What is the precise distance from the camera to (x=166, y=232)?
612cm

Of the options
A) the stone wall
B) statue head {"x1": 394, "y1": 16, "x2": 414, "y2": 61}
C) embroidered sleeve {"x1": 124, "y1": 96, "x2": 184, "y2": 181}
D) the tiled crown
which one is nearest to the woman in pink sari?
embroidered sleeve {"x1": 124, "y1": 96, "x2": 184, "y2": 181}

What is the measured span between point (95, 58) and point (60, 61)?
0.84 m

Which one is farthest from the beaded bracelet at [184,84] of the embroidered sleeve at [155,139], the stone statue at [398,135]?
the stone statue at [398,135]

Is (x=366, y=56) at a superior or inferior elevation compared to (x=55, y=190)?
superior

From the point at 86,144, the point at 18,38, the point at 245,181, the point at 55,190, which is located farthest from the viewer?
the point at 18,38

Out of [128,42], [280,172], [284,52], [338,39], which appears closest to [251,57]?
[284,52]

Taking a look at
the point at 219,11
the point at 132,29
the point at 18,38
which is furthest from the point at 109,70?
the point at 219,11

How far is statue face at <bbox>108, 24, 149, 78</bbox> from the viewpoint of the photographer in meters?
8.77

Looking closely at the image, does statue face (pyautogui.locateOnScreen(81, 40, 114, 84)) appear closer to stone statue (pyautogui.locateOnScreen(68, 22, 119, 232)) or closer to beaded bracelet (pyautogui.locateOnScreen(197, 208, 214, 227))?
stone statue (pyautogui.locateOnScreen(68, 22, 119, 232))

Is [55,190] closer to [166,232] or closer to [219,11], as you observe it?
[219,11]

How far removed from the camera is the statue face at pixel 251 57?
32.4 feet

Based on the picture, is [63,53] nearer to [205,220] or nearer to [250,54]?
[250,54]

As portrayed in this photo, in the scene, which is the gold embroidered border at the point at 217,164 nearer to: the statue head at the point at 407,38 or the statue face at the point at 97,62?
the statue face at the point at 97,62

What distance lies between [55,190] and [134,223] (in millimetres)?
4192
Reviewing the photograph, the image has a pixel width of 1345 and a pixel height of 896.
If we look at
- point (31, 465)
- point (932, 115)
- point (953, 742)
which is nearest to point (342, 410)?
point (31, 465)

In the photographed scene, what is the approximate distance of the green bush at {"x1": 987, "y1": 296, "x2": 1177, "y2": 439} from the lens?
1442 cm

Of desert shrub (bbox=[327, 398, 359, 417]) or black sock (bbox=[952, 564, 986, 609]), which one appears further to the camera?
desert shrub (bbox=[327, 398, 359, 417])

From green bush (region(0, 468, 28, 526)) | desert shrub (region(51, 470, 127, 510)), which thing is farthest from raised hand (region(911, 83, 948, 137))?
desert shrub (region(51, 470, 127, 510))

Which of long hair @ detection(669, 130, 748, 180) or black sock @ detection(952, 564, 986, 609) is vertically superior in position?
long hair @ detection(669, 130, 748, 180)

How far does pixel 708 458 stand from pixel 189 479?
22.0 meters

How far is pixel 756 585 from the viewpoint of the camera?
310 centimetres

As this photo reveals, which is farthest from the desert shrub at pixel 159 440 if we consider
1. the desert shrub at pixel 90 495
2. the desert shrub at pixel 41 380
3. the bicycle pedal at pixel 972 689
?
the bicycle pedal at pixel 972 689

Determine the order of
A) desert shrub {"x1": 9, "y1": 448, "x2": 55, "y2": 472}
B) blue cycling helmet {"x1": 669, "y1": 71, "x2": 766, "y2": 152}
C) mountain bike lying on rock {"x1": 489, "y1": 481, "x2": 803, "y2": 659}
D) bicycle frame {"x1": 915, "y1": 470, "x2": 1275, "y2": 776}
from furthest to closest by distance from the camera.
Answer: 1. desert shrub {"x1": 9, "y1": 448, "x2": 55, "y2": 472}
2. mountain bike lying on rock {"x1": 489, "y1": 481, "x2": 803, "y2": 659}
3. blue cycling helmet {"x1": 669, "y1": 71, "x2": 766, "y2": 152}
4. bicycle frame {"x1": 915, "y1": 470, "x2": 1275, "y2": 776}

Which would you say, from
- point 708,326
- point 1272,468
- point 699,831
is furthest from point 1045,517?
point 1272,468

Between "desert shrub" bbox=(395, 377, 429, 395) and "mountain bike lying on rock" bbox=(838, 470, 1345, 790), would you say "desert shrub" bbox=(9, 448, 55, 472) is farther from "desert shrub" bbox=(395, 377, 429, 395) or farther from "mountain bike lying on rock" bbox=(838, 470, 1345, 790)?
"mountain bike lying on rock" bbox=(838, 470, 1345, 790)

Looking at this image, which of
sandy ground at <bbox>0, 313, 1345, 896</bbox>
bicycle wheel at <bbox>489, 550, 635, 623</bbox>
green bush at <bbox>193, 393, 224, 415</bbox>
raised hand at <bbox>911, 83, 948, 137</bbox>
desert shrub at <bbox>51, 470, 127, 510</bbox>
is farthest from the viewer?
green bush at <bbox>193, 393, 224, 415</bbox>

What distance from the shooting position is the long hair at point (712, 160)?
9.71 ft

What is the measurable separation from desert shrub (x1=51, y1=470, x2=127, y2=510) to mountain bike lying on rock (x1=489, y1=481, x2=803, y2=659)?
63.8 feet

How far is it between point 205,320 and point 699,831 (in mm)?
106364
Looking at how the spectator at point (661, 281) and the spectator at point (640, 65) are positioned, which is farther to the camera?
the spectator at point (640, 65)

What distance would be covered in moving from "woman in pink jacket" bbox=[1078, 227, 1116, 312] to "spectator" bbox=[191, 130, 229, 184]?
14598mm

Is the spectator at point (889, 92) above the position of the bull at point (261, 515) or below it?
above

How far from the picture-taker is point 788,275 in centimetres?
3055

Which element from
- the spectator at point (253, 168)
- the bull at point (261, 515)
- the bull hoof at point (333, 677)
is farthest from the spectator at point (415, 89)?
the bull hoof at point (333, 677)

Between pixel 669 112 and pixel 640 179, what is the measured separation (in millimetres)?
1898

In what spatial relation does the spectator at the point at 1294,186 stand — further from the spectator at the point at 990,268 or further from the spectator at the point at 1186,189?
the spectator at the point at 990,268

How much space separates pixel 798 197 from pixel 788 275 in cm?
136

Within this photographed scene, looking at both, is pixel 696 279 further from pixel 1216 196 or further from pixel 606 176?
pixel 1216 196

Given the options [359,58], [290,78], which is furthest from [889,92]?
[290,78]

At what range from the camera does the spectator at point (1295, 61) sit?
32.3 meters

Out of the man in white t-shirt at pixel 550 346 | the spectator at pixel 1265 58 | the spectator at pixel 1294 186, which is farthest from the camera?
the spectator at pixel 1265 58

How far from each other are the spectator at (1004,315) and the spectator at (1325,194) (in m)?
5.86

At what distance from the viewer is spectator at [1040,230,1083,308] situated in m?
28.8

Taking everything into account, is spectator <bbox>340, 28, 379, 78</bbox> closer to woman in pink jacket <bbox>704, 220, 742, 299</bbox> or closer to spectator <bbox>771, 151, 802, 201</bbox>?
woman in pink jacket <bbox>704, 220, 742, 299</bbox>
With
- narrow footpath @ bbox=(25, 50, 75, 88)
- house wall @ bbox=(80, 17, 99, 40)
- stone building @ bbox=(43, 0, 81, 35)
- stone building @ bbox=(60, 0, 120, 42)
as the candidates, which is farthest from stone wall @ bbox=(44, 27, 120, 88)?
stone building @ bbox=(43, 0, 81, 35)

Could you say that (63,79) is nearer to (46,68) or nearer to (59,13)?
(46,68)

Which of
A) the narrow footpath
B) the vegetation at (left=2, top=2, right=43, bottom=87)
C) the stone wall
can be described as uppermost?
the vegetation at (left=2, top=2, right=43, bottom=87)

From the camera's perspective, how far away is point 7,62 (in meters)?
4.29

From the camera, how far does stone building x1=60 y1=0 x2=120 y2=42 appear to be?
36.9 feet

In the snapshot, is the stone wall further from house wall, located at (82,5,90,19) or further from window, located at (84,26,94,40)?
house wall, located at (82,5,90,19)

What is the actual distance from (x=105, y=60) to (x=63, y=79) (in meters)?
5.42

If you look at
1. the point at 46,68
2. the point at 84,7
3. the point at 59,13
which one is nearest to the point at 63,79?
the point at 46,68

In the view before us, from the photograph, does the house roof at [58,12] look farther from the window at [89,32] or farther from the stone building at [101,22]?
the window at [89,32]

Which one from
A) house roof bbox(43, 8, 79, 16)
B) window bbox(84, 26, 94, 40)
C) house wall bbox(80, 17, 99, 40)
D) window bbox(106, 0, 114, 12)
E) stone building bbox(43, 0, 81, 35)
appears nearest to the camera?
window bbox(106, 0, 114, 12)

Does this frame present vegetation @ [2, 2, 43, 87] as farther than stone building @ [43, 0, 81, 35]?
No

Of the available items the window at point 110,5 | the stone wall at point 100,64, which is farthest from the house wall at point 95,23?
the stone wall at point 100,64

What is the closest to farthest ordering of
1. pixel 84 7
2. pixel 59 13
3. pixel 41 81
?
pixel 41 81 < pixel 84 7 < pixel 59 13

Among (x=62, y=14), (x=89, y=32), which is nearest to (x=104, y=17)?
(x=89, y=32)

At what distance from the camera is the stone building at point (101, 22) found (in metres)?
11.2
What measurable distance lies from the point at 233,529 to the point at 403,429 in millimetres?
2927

- _Written exercise_
Copy out the data from the line with "Looking at how" up to and including the line with "32.3 meters", keeping each line the same as it appears.

- _Answer below_
Looking at how the spectator at point (661, 281) and the spectator at point (640, 65) are positioned, which is farther to the camera?
the spectator at point (640, 65)

What distance would be covered in moving from "woman in pink jacket" bbox=[1078, 227, 1116, 312] to "spectator" bbox=[191, 130, 229, 184]?
14598mm

Is the spectator at point (889, 92) above the position of the bull at point (261, 515) or below it?
above

How far from the picture-taker is point 788,275 in centimetres?
3055

Which element from
- the spectator at point (253, 168)
- the bull at point (261, 515)
- the bull hoof at point (333, 677)
is farthest from the spectator at point (415, 89)?
the bull hoof at point (333, 677)

Between pixel 669 112 and pixel 640 179, what is the measured separation (in millimetres)?
1898

In what spatial relation does the spectator at the point at 1294,186 stand — further from the spectator at the point at 990,268 or further from the spectator at the point at 1186,189?
the spectator at the point at 990,268

How much space separates pixel 798 197 from pixel 788 275 in cm?
136

Within this photographed scene, looking at both, is pixel 696 279 further from pixel 1216 196 or further from pixel 606 176?
pixel 1216 196

Given the options [359,58], [290,78], which is furthest from [889,92]?
[290,78]

At what range from the camera does the spectator at point (1295, 61) sit?
32.3 meters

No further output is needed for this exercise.